What I saw first was an elephant, rising,
and though the sight was glorious, it was not half so
decadent as other feasts offered up
that day—women robed in flame wishing
through air and men in hats as tall as I,
on legs as tall as father, holding hoops (quite narrow,
they seemed) through which the women sped before
arrowing, violent and graceful as phoenix, into a pool
and streaming out (they were mermaids then, I was sure),
one, two, three, four, five spangled flyers
from one, two, three, four, even five corners
of the cornerless pool, into our thick applause—
so that, too quickly, I forgot her rising and fed
my eyes, instead, to gluttony.

But it is that first sight I would sip up had I to
choose just one of my lives to live again.
The first crunch of sawdust beneath my feet, her knees.

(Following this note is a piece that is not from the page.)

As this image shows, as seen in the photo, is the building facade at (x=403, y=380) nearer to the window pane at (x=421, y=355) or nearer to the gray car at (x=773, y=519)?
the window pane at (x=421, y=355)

Popcorn stalled between my bag and my mouth.
There was meal enough in the sight of her rising.
First there was just her on her knees, skin char-grey
under those glares—even her naked hairs showing, sparse
and black—like sunken pride, like the chest of a dying man,
and then, her rising, the earth shifting forward
under the press of her knees, and I tilting
with it, we all tilted forward, so she could rise
ever so slowly (we heard trust in her heaves of breath),
and we were not breathing, an elephant stumbled,
we understood, as anyone might, we swallowed,
and then her rising, and the world put right,
and women, robed in flame, wishing through air.